> **TRAVAIL À EFFECTUER**
a: Renvoie sans rien modifier le passage du texte sur La Main à Plume qui commence à "Au milieu d’une" et se termine à "à l’envahisseur nazi.".
b: Reprends le texte sur La Main à Plume et poursuis-le à partir de sa dernière phrase.

Au milieu d’une grande confusion idéologique comme en pleine tourmente nazie et en l’absence d’André Breton, de Benjamin Péret, un groupe de jeunes poètes va reprendre le flambeau du surréalisme. Il s’agit de La Main à Plume (par référence à Rimbaud), qui va mener de front publications collectives et individuelles, conçues comme autant d’actes de résistance au fascisme et à l’envahisseur nazi. 

Le groupe de La Main à Plume est lancé et entreprend le regroupement des surréalistes demeurés sur le territoire français. Le premier contact envisagé est celui de Paul Éluard. Le contexte dramatique de la période vient balayer (provisoirement) les querelles du passé. Le lien (qui s’avèrera aussi fructueux que tumultueux) va s’établir. Marc Patin (1919-1944), alors âgé de 22 ans, demeure le plus actif et le plus entreprenant du groupe sur le sujet Éluard. Il ne faut y voir aucun hasard. Marc Patin a de nombreux points communs avec Éluard, qui va devenir son ami. J’efface mon image je souffle ses halos - Toutes les illusions de la mémoire - Tous les rapports ardents du silence et des rêves - Tous les chemins vivants tous les hasards sensibles - Je suis au cœur du temps et je cerne l’espace, écrit Paul Eluard ; La jeunesse me possède l’espace me comprend – Et je fais corps avec l’éternelle saison, lui répond Marc Patin, ce jeune prodige qui devait disparaître tragiquement en Allemagne, en 1944, à l’âge de 24 ans.

(Lignes d'un jeu de données de raisonnement spatial)
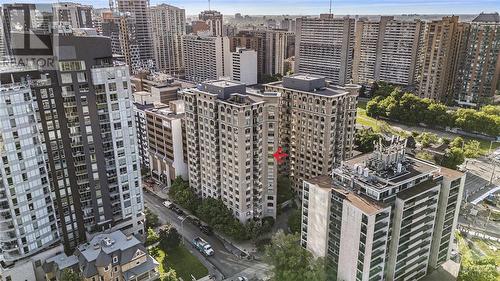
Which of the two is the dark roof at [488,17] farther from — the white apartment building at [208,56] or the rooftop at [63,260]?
the rooftop at [63,260]

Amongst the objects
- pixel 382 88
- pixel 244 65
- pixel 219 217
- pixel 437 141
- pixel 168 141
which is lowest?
pixel 219 217

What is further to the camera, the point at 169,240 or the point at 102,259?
the point at 169,240

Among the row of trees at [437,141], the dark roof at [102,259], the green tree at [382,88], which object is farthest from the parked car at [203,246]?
the green tree at [382,88]

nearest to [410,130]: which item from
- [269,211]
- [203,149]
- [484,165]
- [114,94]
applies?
[484,165]

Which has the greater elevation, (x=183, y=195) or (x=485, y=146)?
(x=183, y=195)

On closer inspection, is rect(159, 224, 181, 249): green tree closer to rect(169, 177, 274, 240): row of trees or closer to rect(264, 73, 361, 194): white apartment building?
rect(169, 177, 274, 240): row of trees

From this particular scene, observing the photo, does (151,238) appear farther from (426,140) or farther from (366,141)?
(426,140)

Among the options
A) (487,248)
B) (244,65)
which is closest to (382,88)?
(244,65)
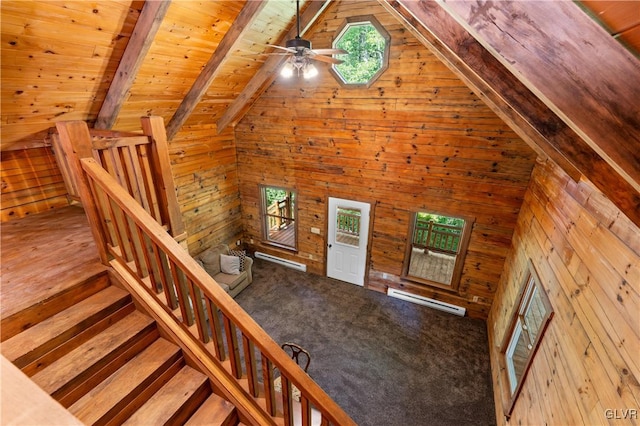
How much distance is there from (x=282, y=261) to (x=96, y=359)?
4.48 m

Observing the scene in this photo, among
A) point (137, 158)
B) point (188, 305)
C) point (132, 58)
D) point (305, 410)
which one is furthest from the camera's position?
point (132, 58)

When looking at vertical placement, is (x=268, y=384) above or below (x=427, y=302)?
above

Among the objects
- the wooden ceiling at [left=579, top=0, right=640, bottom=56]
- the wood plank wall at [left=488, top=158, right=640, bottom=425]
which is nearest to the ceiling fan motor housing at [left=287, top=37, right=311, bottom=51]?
the wooden ceiling at [left=579, top=0, right=640, bottom=56]

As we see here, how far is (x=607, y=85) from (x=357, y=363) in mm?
4057

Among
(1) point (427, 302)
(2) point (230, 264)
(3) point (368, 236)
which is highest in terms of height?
(3) point (368, 236)

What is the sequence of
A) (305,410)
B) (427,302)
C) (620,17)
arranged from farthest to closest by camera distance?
(427,302)
(305,410)
(620,17)

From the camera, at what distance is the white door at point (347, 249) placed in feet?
16.6

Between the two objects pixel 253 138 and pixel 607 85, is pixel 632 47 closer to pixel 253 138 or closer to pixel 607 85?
pixel 607 85

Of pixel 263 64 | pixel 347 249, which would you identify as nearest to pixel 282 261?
pixel 347 249

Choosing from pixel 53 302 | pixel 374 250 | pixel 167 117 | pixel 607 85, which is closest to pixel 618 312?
pixel 607 85

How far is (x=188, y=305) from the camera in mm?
1902

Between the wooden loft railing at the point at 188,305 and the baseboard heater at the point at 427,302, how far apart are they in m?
3.54

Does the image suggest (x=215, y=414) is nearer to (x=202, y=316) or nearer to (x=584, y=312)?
(x=202, y=316)

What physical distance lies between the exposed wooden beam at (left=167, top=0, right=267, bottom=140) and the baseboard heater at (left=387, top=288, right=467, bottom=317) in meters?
4.61
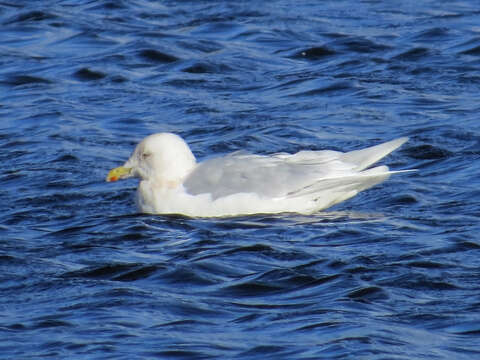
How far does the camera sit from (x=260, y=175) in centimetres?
929

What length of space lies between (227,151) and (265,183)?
231cm

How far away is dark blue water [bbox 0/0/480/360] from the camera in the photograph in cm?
667

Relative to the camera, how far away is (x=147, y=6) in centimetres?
1747

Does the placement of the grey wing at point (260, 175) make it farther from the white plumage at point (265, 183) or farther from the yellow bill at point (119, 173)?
the yellow bill at point (119, 173)

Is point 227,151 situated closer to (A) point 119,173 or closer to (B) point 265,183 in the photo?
(A) point 119,173

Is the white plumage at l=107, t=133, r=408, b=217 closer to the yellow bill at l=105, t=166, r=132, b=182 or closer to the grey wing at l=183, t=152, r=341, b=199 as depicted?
the grey wing at l=183, t=152, r=341, b=199

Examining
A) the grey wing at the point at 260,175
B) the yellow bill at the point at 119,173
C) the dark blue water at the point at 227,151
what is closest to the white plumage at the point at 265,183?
the grey wing at the point at 260,175

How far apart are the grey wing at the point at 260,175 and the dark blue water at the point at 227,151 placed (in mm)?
218

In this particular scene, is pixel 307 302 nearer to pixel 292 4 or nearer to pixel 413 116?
pixel 413 116

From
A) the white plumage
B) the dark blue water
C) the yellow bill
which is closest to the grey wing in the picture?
the white plumage

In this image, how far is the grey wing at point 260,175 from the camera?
9.25 meters

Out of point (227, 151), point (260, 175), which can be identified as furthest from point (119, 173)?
point (227, 151)

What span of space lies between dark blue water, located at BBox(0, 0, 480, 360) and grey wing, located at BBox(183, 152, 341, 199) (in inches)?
8.6

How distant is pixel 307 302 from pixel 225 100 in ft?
20.5
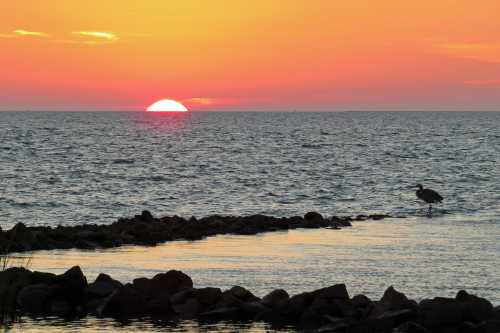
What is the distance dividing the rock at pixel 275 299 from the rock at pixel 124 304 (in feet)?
8.45

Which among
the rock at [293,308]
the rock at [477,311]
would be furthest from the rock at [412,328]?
the rock at [293,308]

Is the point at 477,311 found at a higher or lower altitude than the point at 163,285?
lower

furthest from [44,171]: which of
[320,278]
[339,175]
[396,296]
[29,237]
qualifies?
[396,296]

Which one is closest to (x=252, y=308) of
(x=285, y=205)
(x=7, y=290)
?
(x=7, y=290)

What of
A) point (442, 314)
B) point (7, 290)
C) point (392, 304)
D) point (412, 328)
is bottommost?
point (412, 328)

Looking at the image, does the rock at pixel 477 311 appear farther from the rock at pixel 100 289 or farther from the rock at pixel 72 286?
the rock at pixel 72 286

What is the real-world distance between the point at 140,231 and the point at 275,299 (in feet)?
44.9

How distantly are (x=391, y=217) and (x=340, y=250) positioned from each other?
13.1 metres

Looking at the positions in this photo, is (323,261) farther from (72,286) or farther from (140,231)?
(72,286)

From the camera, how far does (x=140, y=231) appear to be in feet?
108

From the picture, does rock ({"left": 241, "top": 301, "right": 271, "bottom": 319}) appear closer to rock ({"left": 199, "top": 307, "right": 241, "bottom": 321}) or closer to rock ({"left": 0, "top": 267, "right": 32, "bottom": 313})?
rock ({"left": 199, "top": 307, "right": 241, "bottom": 321})

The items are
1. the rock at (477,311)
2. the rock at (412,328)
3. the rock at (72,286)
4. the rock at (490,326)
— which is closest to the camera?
the rock at (490,326)

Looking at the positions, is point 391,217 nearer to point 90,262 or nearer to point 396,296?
point 90,262

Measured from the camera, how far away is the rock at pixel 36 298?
20.4 m
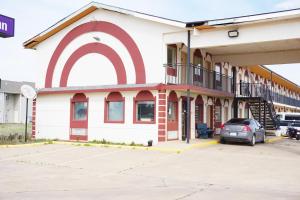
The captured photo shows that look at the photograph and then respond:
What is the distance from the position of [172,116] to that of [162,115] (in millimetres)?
1422

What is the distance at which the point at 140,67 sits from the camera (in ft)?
73.9

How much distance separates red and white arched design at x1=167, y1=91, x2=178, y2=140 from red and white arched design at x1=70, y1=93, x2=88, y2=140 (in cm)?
546

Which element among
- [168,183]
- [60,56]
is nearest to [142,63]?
[60,56]

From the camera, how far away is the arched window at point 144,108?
21.8 meters

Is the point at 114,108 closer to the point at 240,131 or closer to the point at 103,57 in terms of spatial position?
the point at 103,57

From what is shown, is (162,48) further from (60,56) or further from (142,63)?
(60,56)

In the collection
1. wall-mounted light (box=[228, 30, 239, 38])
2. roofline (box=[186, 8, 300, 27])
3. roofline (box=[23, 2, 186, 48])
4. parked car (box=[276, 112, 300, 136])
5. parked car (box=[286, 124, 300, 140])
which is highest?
roofline (box=[23, 2, 186, 48])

> **RÉPONSES AUX CONSIGNES**
a:
Au milieu d’une grande confusion idéologique comme en pleine tourmente nazie et en l’absence d’André Breton, de Benjamin Péret, un groupe de jeunes poètes va reprendre le flambeau du surréalisme. Il s’agit de La Main à Plume (par référence à Rimbaud), qui va mener de front publications collectives et individuelles, conçues comme autant d’actes de résistance au fascisme et à l’envahisseur nazi.

b:
La collaboration de Paul Eluard à La Main à Plume, intervient dès la troisième publication collective : « Vous avez ravivé l’espoir incommensurable que j’ai eu si longtemps en une action surréaliste collective. » Paul Éluard donne : « Poésie involontaire et poésie intentionnelle », l’un de ses textes comptant parmi les plus célèbres.  Poésie et vérité 42, le célèbre recueil de Paul Eluard, paraît aux éditions de La Main à Plume. L’achevé d’imprimer indique la date du 3 avril 1942.

En réalité, le recueil est volontairement antidaté de six mois, de manière à contourner l’ordonnance allemande sur la censure, et paraît réellement le 2 octobre 1942. Il s’agit d’une plaquette de 28 pages, au format 104 X 131, tirée à 5.000 exemplaires sur papier ordinaire, et comportant dix-sept poèmes d’amour et de révolte, dont le célèbre poème « Liberté », composé durant l’été 1941 : Sur mes cahiers d’écolier – Sur mon pupitre et les arbres – Sur le sable sur la neige – J’écris ton nom… - Et par le pouvoir d’un mot – Je recommence ma vie – Je suis né pour te connaître – Pour te nommer – Liberté. Le succès de la plaquette dépasse toutes les prévisions de La Main à Plume.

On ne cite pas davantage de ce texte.